Set problem A:
According to the interview excerpt on Portugal's drug policy, in what year did Portugal begin decriminalizing possession of drugs for personal use?
***** Excerpt
Nick Gillespie | July 2009 Print Edition

Glenn Greenwald is a civil rights attorney, a blogger for Salon, and the author of a new Cato Institute policy study called “Drug Decriminalization in Portugal: Lessons for Creating Fair and Successful Policies.” The paper examines Portugal’s experiment with decriminalizing possession of drugs for personal use, which began in 2001. Nick Gillespie, editor of reason.com and reason.tv, sat down with Greenwald in April.

Q: What is the difference between decriminalization and legalization?

A: In a decriminalized framework, the law continues to prohibit drug usage, but it’s completely removed from the criminal sphere, so that if you violate that prohibition or do the activity that the law says you cannot do you’re no longer committing a crime. You cannot be turned into a criminal by the state. Instead, it’s deemed to be an administrative offense only, and you’re put into an administrative proceeding rather than a criminal proceeding.

Q: What happened in Portugal?

A: The impetus behind decriminalization was not that there was some drive to have a libertarian ideology based on the idea that adults should be able to use whatever substances they want. Nor was it because there’s some idyllic upper-middle-class setting. Portugal is a very poor country. It’s not Luxembourg or Monaco or something like that.

In the 1990s they had a spiraling, out-of-control drug problem. Addiction was skyrocketing. Drug-related pathologies were increasing rapidly. They were taking this step out of desperation. They convened a council of apolitical policy experts and gave them the mandate to determine which optimal policy approach would enable them to best deal with these drug problems. The council convened and studied all the various options. Decriminalization was the answer to the question, “How can we best limit drug usage and drug addiction?” It was a policy designed to do that.
**********
***** Extracted data
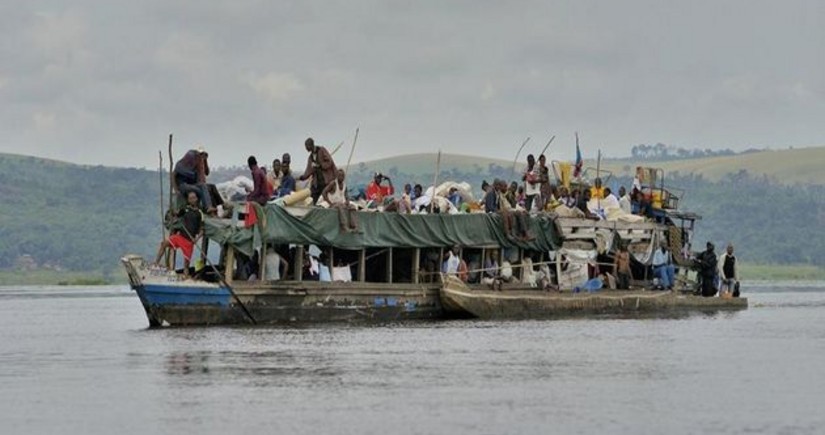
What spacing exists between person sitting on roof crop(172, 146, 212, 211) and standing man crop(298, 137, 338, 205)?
2659 mm

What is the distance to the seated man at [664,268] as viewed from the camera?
4828 cm

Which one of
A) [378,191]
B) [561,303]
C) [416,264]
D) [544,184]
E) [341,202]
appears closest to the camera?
[341,202]

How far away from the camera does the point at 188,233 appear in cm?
3922

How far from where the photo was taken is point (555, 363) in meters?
31.7

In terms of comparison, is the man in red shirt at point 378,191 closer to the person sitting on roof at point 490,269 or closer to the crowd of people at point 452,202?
the crowd of people at point 452,202

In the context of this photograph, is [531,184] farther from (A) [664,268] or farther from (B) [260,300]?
(B) [260,300]

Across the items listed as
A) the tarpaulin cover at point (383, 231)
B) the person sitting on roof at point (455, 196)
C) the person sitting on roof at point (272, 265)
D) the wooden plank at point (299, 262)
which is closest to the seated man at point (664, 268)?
the tarpaulin cover at point (383, 231)

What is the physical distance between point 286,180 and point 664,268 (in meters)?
11.7

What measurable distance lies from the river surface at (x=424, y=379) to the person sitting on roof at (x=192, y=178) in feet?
9.59

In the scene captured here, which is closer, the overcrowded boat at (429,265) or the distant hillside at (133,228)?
the overcrowded boat at (429,265)

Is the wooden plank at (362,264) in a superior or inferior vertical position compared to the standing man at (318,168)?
inferior

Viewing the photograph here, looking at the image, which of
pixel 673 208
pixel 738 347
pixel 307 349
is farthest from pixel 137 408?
pixel 673 208

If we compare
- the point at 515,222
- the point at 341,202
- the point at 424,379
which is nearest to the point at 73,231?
the point at 515,222

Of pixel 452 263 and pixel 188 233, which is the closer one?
pixel 188 233
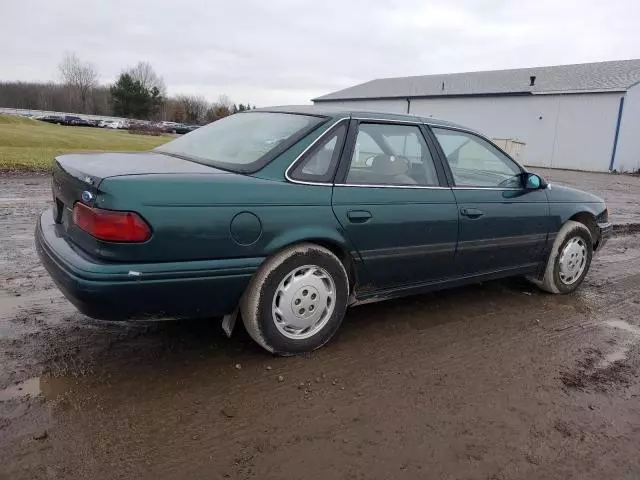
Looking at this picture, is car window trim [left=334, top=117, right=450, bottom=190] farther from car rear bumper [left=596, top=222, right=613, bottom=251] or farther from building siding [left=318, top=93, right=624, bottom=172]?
building siding [left=318, top=93, right=624, bottom=172]

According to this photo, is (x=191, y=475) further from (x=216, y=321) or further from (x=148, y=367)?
(x=216, y=321)

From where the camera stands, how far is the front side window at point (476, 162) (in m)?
4.12

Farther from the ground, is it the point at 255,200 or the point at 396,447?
the point at 255,200

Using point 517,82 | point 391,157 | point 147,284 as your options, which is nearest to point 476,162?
point 391,157

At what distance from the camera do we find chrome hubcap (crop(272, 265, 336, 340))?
3230mm

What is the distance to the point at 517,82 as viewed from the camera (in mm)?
38250

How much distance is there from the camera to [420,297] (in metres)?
4.70

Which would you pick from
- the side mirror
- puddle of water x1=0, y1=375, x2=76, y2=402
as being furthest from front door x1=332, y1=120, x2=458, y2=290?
puddle of water x1=0, y1=375, x2=76, y2=402

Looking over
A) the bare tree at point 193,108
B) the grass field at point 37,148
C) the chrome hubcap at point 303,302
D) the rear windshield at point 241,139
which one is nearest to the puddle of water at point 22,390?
the chrome hubcap at point 303,302

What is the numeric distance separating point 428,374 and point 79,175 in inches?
92.9

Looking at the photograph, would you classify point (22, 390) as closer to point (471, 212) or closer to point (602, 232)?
point (471, 212)

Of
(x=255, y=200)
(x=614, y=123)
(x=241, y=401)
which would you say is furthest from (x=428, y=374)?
(x=614, y=123)

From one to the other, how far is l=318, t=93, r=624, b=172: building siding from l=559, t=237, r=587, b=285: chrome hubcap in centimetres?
2504

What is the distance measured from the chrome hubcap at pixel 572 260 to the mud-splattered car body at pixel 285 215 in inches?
12.7
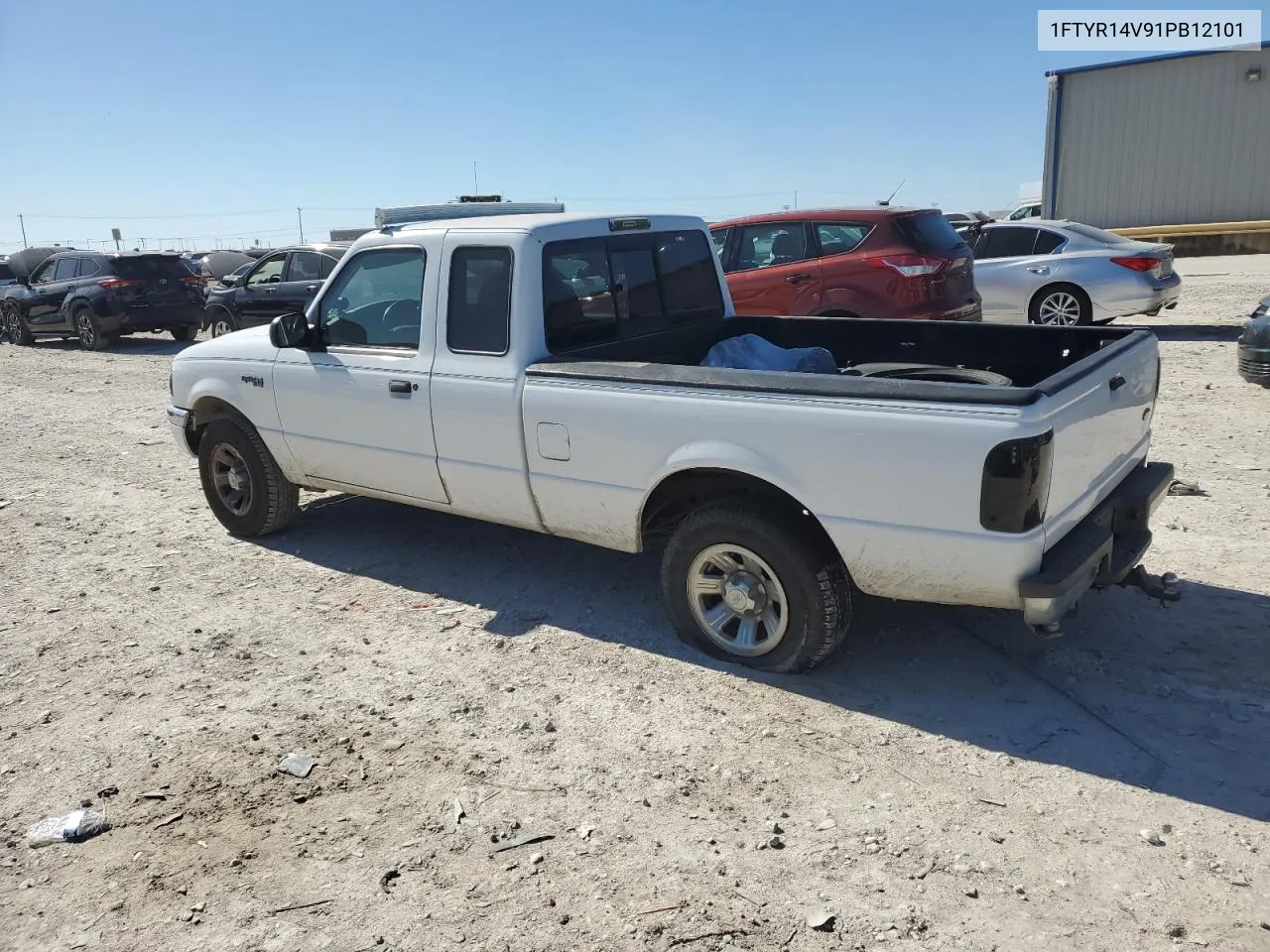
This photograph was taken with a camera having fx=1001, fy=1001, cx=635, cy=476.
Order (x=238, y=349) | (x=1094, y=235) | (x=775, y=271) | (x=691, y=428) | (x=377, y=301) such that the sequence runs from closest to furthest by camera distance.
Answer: (x=691, y=428)
(x=377, y=301)
(x=238, y=349)
(x=775, y=271)
(x=1094, y=235)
**********
Set problem B:
Retype the listing, starting at the line that contains "Using point 517,82" and ending at the end of the listing. Leave out the pictures.

Task result A:
2001

Task result B:
Using point 517,82 | point 391,157 | point 147,284 as your options, which is nearest to point 476,162?
point 391,157

At what distance from the camera do we find chrome hubcap (crop(272, 265, 336, 340))?
3230mm

What is the distance to the point at 517,82 as viewed from the camera (in mm)?
38250

How much distance is there from the camera to [420,297] (in metres)?
4.70

Which would you pick from
- the side mirror
- puddle of water x1=0, y1=375, x2=76, y2=402
as being furthest from front door x1=332, y1=120, x2=458, y2=290?
puddle of water x1=0, y1=375, x2=76, y2=402

Looking over
A) the bare tree at point 193,108
B) the grass field at point 37,148
C) the chrome hubcap at point 303,302
D) the rear windshield at point 241,139
which one is nearest to the puddle of water at point 22,390?
the chrome hubcap at point 303,302

What is the numeric distance separating point 428,374 and point 79,175 in inches?
92.9

Looking at the photograph, would you classify point (22, 390) as closer to point (471, 212) or closer to point (602, 232)?
point (471, 212)

Of
(x=255, y=200)
(x=614, y=123)
(x=241, y=401)
which would you say is furthest from (x=428, y=374)?
(x=614, y=123)

From one to the other, how far is l=318, t=93, r=624, b=172: building siding from l=559, t=237, r=587, b=285: chrome hubcap in centimetres?
2504

What is the distance measured from the chrome hubcap at pixel 572 260 to the mud-splattered car body at pixel 285 215 in inches?
12.7
This photograph was taken with a camera having fx=1001, fy=1001, cx=635, cy=476.
Order (x=238, y=349) | (x=1094, y=235) | (x=775, y=271) | (x=691, y=428) | (x=377, y=301) such that the sequence runs from closest to furthest by camera distance.
Answer: (x=691, y=428)
(x=377, y=301)
(x=238, y=349)
(x=775, y=271)
(x=1094, y=235)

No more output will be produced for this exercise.